■ **Excerpt to read**:
┌──
A Week in Hiiumaa – Anna (Ukraine)
Estonia is famous for its islands. There are 1521 islands that belong to Estonia. My friends and I decided to explore the island of Hiiumaa and spent a week there during the Christmas holidays. And now when the summertime is coming, I would like to share my experience on how you can organize your trip to Hiiumaa because this island is a perfect vacation destination!
How you can get there
You can reach the island by ferry. The ferry departs from the port of Rohuküla (Läänemaa County). The schedule can be viewed here. I advise you to buy your ticket online in advance.
There are several ways to get to the ferry:
- Rent a car in Tartu and drive to the island, as we did. Car rented in this service – europcar.ee
- Travel by bus or train to Tallinn, from Tallinn by bus to Kärdla (the bus ride already includes a ferry, you do not need to pay separately for a ferry).
- More difficult option: take a bus from Tartu to Haapsalu (1 bus per day), from Haapsalu get to the ferry by bus or taxi, and then use public transport or taxi in Hiiumaa. But note that public transportation on the island is not that developed, so I would recommend getting there by car.
First of all, I would like to say a huge thanks to my friend Maria who did profound research and found many places to visit. After having a full list of things to visit, we set goals for the trip:
- Visit lighthouses
- Visit interactive museum
- Visit castles, churches
We have rented a house in the woods on booking.com which was cheaper than Airbnb.
└──
Reproduce the Hiiumaa trip account verbatim from "A Week in Hiiumaa" up to and including "for a ferry).".

■ **Data records**:
┌──
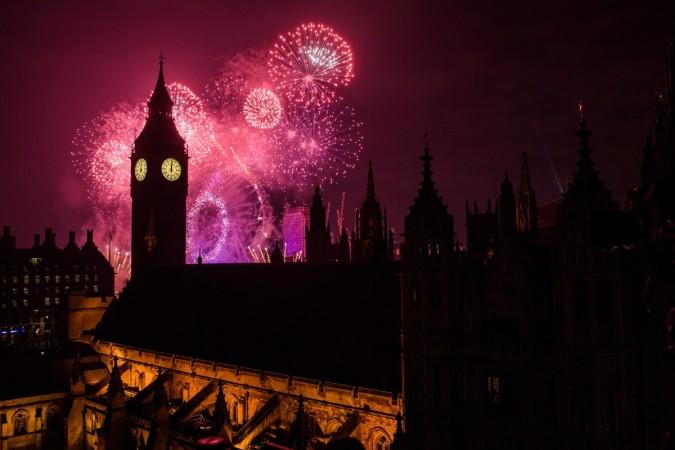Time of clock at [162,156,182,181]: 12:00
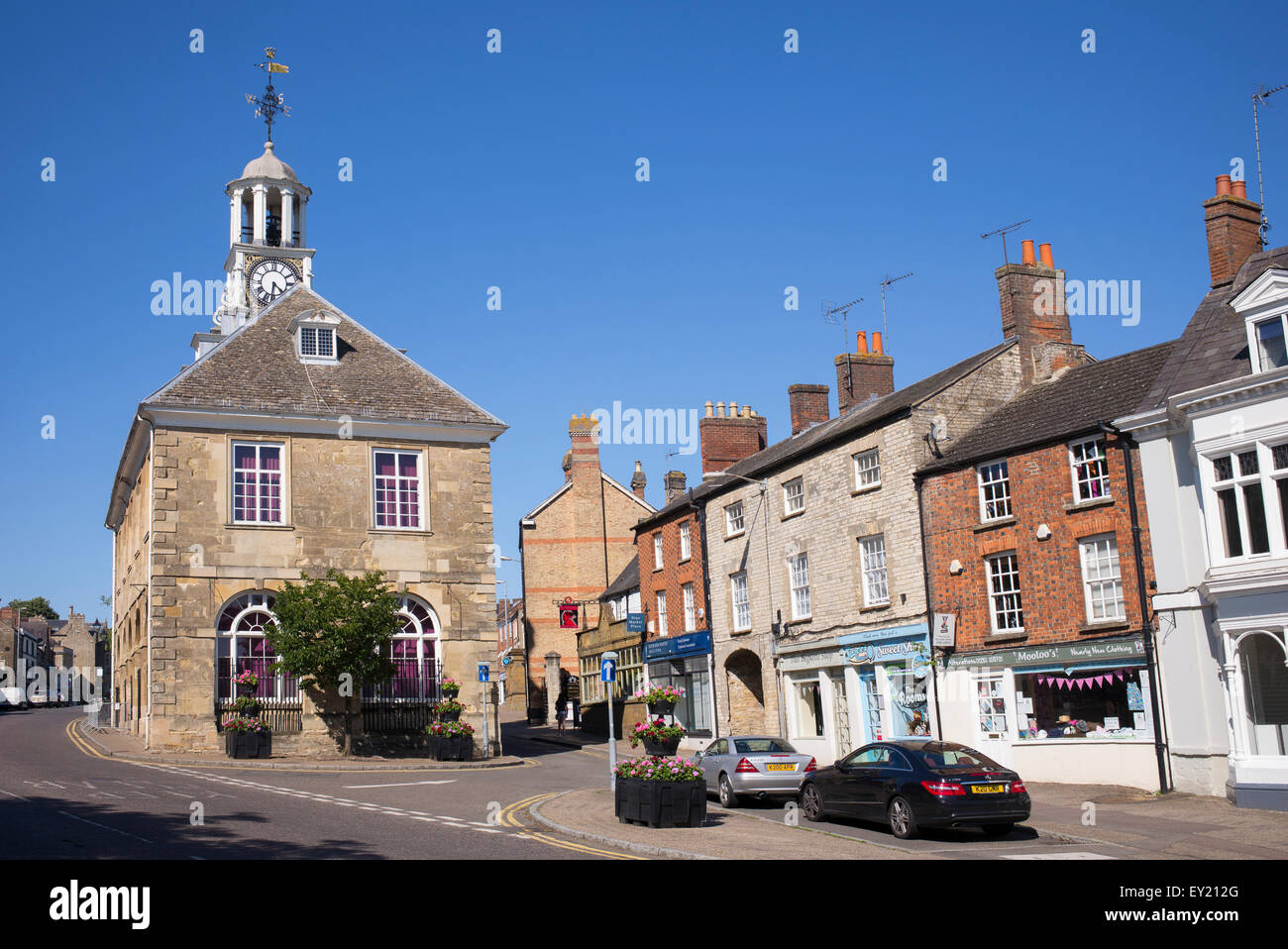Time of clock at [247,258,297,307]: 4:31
└──
┌──
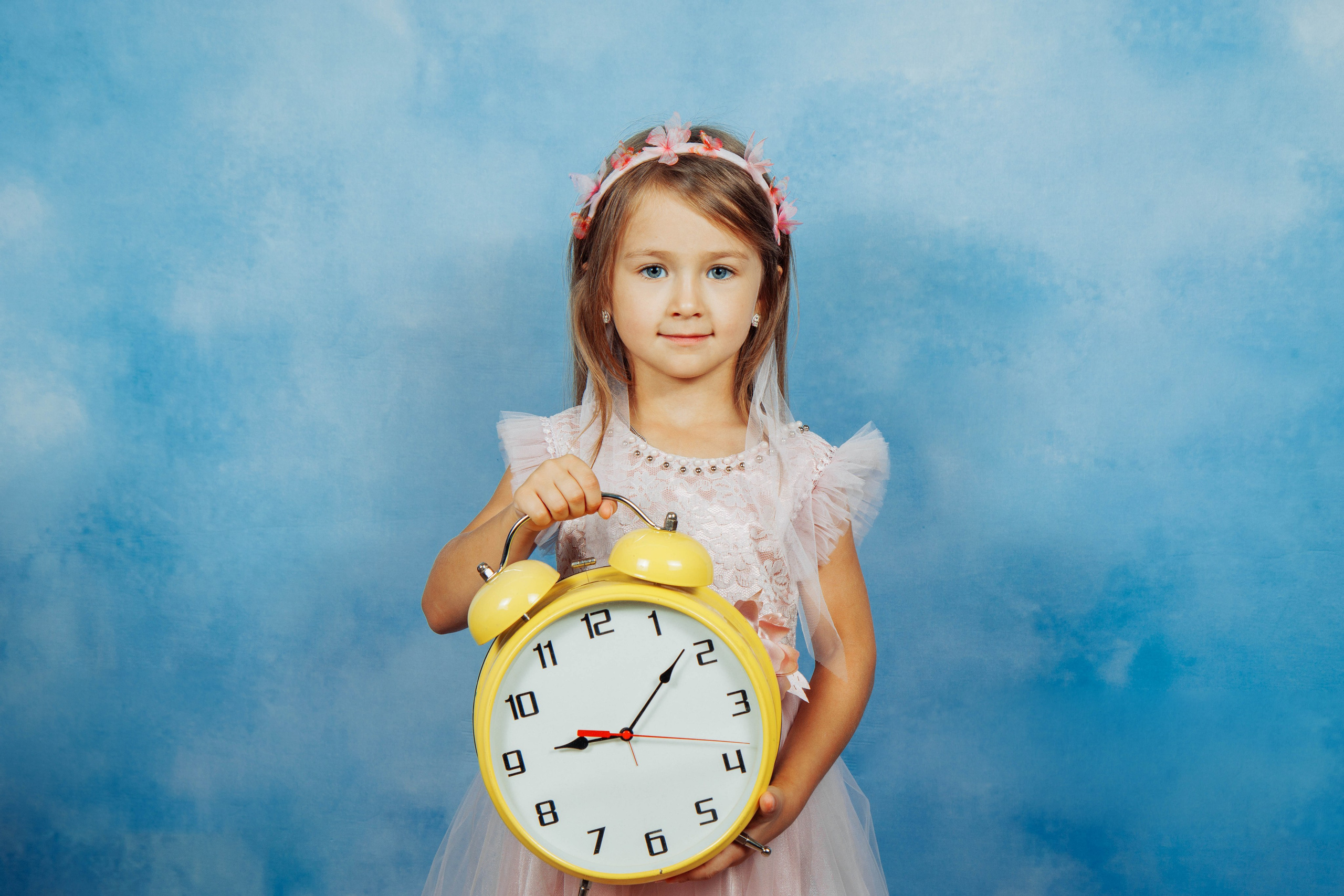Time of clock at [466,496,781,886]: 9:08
└──
■ **Problem solution**:
A Week in Hiiumaa – Anna (Ukraine)
Estonia is famous for its islands. There are 1521 islands that belong to Estonia. My friends and I decided to explore the island of Hiiumaa and spent a week there during the Christmas holidays. And now when the summertime is coming, I would like to share my experience on how you can organize your trip to Hiiumaa because this island is a perfect vacation destination!
How you can get there
You can reach the island by ferry. The ferry departs from the port of Rohuküla (Läänemaa County). The schedule can be viewed here. I advise you to buy your ticket online in advance.
There are several ways to get to the ferry:
- Rent a car in Tartu and drive to the island, as we did. Car rented in this service – europcar.ee
- Travel by bus or train to Tallinn, from Tallinn by bus to Kärdla (the bus ride already includes a ferry, you do not need to pay separately for a ferry).